Так определял Пушкин свой характер не только в беседе с Кс. Полевым. В письме к В.П. Зубкову от 1 декабря 1826 года он пишет: «Мой нрав – неровный, ревнивый, обидчивый, раздражительный и, вместе с тем, слабый». В другом письме Пушкин пишет: «Я мнителен и хандрлив (каково словечко?)». Пересмотрите с этой точки зрения письма Пушкина. Вечный, неизменный лейтмотив: скука, скука; тоска, тоска… «Я сегодня зол». «Если бы знал ты, как часто бываю я подвержен так называемой хандре». «Скучно, моя радость, вот припев моей жизни». Скучно на юге, скучно в Михайловском. Тоска в Петербурге, тоска в Москве. Цитировать можно до бесконечности. И рядом с этим – пара бессменных «жизнерадостных» цитат, удостоверяющих несокрушимое жизнелюбие Пушкина – письмо его к Плетневу от 22 июля 1831 года: «Опять хандришь! Эй, смотри: хандра хуже холеры…» – и письмо к Нащокину в октябре 1835 года о том, как хорошо жить нехолостяком, окруженным шумящею молодою порослью.
Возражают: эти нерадостные настроения Пушкина вызывались тяжелыми обстоятельствами, в которых он находился. Но жизнерадостность не в том, чтобы радоваться жизни в моменты счастья. В жизни самого несчастливого человека бывают дни и недели, когда вдруг судьба осыплет его радостью, окружит блеском солнца, сверкающею зеленью, влюбленными девичьими улыбками. В эти минуты быть жизнерадостным немудрено; таковы у Пушкина были, например, недели, проведенные осенью 1820 года в Гурзуфе. Жизнерадостность в том, чтобы силою своею жизненности одолевать всякое горе, всякую тоску и скуку, чтобы ударам судьбы противопоставлять ту «могучую стойкость», которою были сильны древние эллины и выразители их духа – Гомер и Архилох. Архилох говорит:
Но и от зол неизбывных богами нам послано средство.
Стойкость могучая, друг, – вот этот божеский дар.
То одного, то другого судьба поражает. Сегодня
С нами несчастье, и мы стонем в кровавой беде.
Завтра в другого ударит.
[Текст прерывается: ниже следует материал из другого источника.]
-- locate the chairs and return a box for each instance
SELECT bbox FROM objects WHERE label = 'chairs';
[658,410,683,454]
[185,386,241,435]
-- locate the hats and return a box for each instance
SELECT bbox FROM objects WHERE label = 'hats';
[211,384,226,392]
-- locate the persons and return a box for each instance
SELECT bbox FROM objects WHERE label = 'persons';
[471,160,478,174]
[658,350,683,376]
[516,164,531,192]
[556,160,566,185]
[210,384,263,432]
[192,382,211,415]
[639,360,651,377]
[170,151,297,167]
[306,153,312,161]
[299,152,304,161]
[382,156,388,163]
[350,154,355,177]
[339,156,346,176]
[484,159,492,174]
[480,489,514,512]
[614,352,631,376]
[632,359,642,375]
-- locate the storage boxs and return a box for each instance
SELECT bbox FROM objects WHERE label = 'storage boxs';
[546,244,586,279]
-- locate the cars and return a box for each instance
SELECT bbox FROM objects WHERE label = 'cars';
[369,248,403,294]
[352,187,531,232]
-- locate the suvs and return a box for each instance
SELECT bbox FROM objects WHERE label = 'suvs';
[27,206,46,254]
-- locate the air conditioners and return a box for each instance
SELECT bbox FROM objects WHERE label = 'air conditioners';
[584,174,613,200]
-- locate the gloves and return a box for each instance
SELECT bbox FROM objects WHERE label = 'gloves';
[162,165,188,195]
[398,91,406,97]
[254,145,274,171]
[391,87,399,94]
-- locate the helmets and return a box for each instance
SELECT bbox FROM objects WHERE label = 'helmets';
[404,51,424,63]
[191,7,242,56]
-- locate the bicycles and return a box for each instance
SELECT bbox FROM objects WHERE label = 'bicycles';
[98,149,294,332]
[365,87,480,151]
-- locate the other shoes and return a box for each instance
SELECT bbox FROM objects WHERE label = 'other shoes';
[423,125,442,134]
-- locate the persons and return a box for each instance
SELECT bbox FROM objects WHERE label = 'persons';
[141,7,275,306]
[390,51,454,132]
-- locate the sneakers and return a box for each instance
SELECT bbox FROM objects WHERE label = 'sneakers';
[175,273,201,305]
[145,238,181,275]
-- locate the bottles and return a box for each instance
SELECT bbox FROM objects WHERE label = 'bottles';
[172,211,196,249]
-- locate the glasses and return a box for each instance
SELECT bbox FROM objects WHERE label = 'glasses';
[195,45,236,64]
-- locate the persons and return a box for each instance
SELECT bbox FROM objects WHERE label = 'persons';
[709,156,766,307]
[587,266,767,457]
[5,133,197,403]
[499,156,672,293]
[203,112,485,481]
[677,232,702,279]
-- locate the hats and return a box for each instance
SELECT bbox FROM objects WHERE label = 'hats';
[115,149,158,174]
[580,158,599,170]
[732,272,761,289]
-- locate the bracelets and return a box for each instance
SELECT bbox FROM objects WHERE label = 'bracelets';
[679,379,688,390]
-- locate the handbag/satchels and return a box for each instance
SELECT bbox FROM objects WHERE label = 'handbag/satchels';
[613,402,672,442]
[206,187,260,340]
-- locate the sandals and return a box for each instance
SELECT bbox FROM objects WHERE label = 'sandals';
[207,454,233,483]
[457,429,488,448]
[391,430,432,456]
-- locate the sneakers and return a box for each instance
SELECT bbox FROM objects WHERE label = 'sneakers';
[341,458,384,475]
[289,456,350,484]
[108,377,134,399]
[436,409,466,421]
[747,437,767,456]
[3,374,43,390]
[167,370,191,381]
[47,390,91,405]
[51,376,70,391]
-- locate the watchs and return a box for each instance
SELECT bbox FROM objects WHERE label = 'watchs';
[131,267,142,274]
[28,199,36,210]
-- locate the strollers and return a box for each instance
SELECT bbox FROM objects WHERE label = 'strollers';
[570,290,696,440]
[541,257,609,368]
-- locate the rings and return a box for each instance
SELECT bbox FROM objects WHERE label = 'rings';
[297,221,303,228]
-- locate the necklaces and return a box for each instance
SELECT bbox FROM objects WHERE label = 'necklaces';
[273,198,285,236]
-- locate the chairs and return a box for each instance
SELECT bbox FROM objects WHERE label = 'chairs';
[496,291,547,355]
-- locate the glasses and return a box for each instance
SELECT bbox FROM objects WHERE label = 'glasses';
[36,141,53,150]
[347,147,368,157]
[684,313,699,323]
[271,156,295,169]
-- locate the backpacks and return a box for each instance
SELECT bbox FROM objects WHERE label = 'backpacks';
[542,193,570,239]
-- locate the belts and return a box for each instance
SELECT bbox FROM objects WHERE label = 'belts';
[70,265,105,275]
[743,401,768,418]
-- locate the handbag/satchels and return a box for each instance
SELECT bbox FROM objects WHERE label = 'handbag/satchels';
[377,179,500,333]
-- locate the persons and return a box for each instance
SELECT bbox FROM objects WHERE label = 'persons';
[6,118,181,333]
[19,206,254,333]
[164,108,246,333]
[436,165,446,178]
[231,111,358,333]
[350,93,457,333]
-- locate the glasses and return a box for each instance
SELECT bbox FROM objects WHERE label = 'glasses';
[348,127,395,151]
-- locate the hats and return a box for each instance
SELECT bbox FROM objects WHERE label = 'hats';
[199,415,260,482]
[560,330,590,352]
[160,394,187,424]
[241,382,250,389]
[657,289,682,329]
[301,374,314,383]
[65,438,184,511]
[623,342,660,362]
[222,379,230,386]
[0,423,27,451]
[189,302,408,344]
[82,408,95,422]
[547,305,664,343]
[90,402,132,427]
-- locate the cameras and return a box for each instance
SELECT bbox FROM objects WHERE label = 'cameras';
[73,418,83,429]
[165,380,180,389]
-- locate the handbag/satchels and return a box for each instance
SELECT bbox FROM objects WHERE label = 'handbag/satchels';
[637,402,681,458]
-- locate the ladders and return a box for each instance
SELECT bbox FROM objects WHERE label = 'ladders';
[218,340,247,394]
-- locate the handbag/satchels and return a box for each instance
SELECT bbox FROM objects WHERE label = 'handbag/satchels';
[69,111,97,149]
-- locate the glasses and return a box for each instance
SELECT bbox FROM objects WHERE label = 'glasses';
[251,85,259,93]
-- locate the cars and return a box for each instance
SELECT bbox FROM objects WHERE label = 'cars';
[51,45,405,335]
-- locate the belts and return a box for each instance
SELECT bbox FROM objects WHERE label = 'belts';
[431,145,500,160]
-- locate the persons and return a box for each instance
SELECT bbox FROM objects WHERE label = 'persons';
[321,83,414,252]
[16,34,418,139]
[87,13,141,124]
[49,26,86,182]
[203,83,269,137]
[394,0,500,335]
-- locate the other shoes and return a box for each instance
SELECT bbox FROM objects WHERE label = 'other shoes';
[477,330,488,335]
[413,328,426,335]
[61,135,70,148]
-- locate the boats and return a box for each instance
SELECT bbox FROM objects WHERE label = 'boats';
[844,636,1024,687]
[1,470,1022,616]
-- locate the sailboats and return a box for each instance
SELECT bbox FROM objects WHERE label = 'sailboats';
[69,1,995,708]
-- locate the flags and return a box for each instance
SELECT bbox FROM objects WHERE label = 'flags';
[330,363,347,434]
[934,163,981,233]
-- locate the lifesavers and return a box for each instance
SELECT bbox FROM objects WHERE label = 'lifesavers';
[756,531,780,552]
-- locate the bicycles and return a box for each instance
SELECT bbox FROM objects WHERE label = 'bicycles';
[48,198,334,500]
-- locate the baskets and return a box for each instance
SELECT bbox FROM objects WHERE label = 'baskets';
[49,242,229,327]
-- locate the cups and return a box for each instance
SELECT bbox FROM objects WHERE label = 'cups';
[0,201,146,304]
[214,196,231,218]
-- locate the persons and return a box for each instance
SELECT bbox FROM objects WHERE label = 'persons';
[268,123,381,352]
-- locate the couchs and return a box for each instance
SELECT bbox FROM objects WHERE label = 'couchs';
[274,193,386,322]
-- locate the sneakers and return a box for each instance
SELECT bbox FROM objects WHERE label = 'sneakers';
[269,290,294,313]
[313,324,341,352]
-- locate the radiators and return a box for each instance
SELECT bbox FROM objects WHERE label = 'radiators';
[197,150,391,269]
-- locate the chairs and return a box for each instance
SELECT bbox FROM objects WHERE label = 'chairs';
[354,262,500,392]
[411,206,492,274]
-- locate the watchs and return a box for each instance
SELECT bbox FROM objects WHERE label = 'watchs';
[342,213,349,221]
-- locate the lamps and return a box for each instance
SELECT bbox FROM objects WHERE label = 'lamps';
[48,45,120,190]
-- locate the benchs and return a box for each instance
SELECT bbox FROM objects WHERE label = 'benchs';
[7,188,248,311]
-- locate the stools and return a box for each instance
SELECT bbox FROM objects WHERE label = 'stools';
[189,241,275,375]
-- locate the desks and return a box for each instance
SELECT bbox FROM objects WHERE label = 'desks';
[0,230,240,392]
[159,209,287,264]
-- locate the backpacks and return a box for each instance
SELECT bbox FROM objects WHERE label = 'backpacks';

По-женски не падайте духом,
Бодро, как можно скорей, перетерпите беду.
Лев Толстой рассказывает про Пьера Безухова, отражающего истинно жизнелюбивую душу самого Толстого: пленный Пьер «испытывал почти крайние пределы лишений, которые может переносить человек. И именно в это самое время от получил то спокойствие и довольствие собой, к которым он тщетно стремился прежде… Ему было страшно; но он чувствовал, как по мере усилий, которые делала роковая сила, чтобы раздавить его, в душе его вырастала и крепла независимая от нее сила жизни… В плену, в балагане, Пьер узнал не умом, а всем существом своим, жизнью, что человек сотворен для счастья, что счастье в нем самом. Но теперь, в эти последние три недели похода, он узнал еще новую, утешительную истину, – он узнал, что на свете нет ничего страшного».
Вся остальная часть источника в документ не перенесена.